Dem israelischen Ministerpräsidenten Benjamin Netanyahu droht eine Festnahme, wenn er nach Großbritannien reist, nachdem ein internationaler Haftbefehl gegen ihn erlassen wurde, wie Downing Street mitteilte.
Ein Sprecher der Nummer 10 weigerte sich, sich zu dem konkreten Fall zu äußern, sagte jedoch, die Regierung werde ihren „gesetzlichen Verpflichtungen“ nachkommen.
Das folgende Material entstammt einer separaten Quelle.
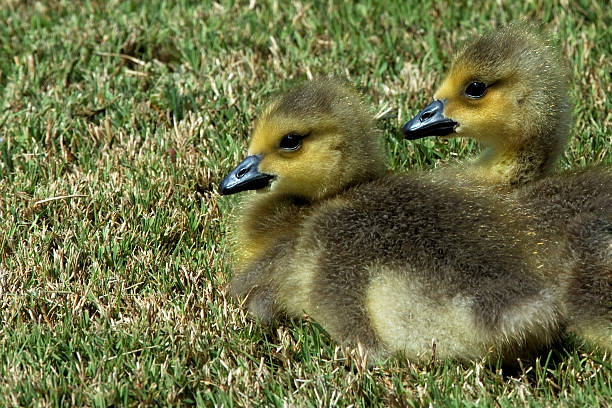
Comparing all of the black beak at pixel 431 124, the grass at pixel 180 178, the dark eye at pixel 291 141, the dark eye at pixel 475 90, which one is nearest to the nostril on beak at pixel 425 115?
the black beak at pixel 431 124

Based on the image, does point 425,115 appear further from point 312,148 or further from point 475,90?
point 312,148

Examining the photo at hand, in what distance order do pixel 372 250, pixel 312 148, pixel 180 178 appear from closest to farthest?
1. pixel 372 250
2. pixel 312 148
3. pixel 180 178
Am Donnerstag hat der Internationale Strafgerichtshof (IStGH) erließ einen Haftbefehl gegen Netanyahuzusammen mit Israels ehemaligem Verteidigungsminister Yoav Gallant, wegen angeblicher Kriegsverbrechen in Gaza.
Die Mitgliedsländer des Gerichts, darunter auch das Vereinigte Königreich, haben einen Vertrag unterzeichnet, der sie verpflichtet, aufgrund von Haftbefehlen zu handeln.
Auf die Frage, ob Netanjahu im Falle seiner Einreise nach Großbritannien festgenommen würde, weigerte sich der offizielle Sprecher des Premierministers, sich zu „Hypothesen“ zu äußern.
Er fügte jedoch hinzu: „Die Regierung würde ihren Verpflichtungen aus dem Gesetz und auch ihren gesetzlichen Verpflichtungen nachkommen.“
Dies bezieht sich auf das Gesetz über den Internationalen Strafgerichtshof von 2001, das besagt, dass, wenn das Gericht einen Haftbefehl ausstellt, ein benannter Minister „den Antrag … an einen zuständigen Justizbeamten weiterleiten muss“, der, wenn er zufrieden ist, den Haftbefehl anscheinend von diesem ausgestellt hat Der IStGH „befürwortet den Vollstreckungsbefehl im Vereinigten Königreich“.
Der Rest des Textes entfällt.